The server side has a bit more work to do because it’s going to generate the sequence numbers and track the round-trip ping times.

;;;; server.lisp

(defvar *last-ping-payload* 0)
(defvar *last-ping-time*    0)

(define-sender :ping send-ping (who) (get-address-of who)
  (incf *last-ping-payload*)
  (setf *last-ping-time*    (get-internal-real-time)
        ping-payload        *last-ping-payload*))

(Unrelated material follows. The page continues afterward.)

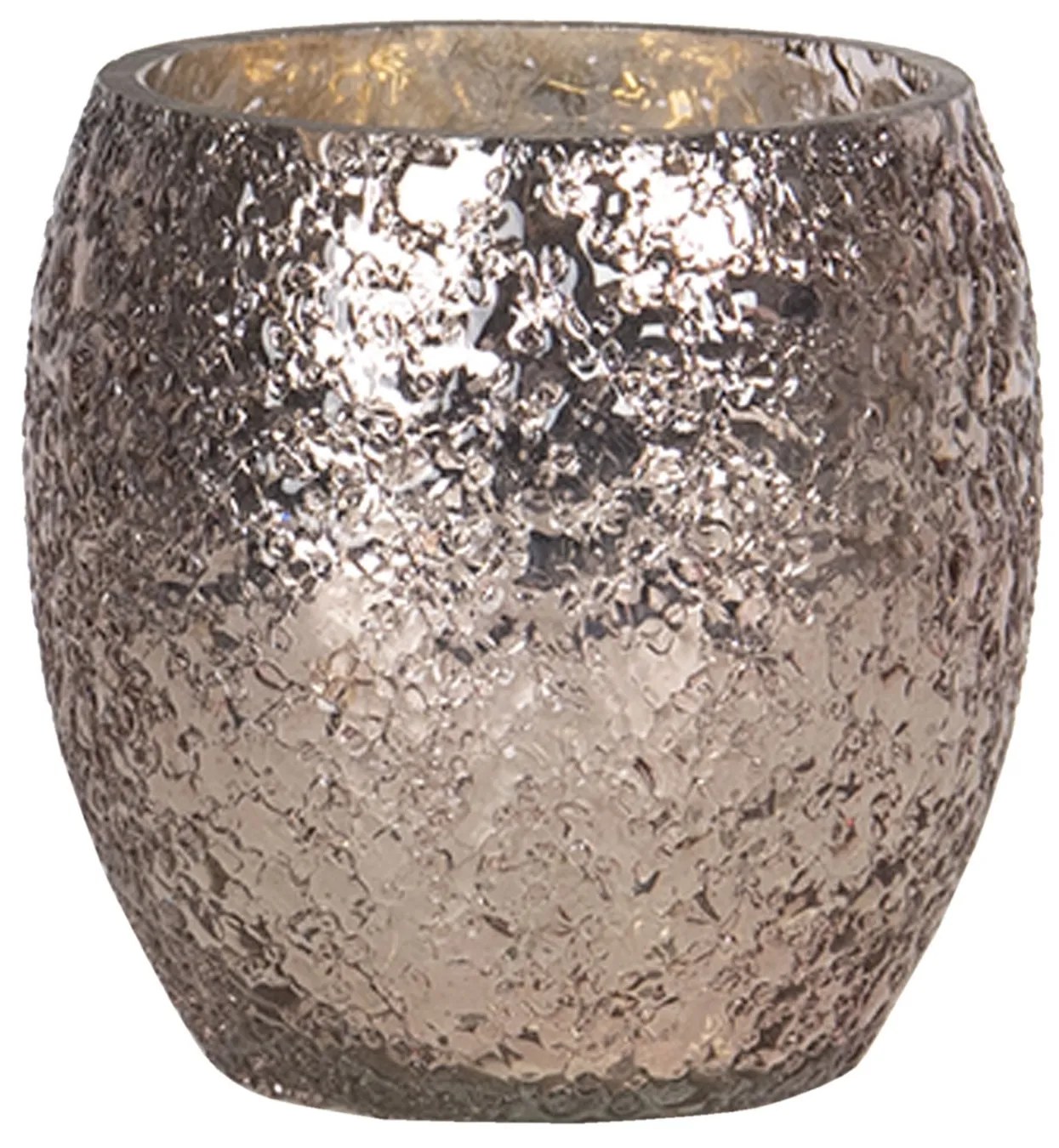 Ružovo - zlatý sklenený svietnik - Ø11 * 10 cm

(define-handler :ping-ack handle-ping-ack (who buffer) buffer
  (when (= ping-payload *last-ping-payload*)
    (update-ping-time who (- (get-internal-real-time) *last-ping-time*))))

Problems with the above

It feels strange to leave compile-time artifacts like the names and types of the message fields in the code after I’ve generated the functions that I’m actually going to use. But, I guess that’s just part of Lisp development. You can’t (easily) unload a package. I can makunbound a bunch of stuff after I’m loaded if I don’t want it to be convenient to modify senders or handlers at run-time.

There is intentional name-capture going on. The names of the message fields become names in the handlers. The biggest problem with this is that the defmessage calls really have to be in the same namespace as the define-sender and define-handler calls.

I still have some work to do on my macros to support &key and &optional and &aux and &rest arguments properly. I will post those macros once I’ve worked out those kinks.

Anyone care to share how they’ve tackled client-server separation before?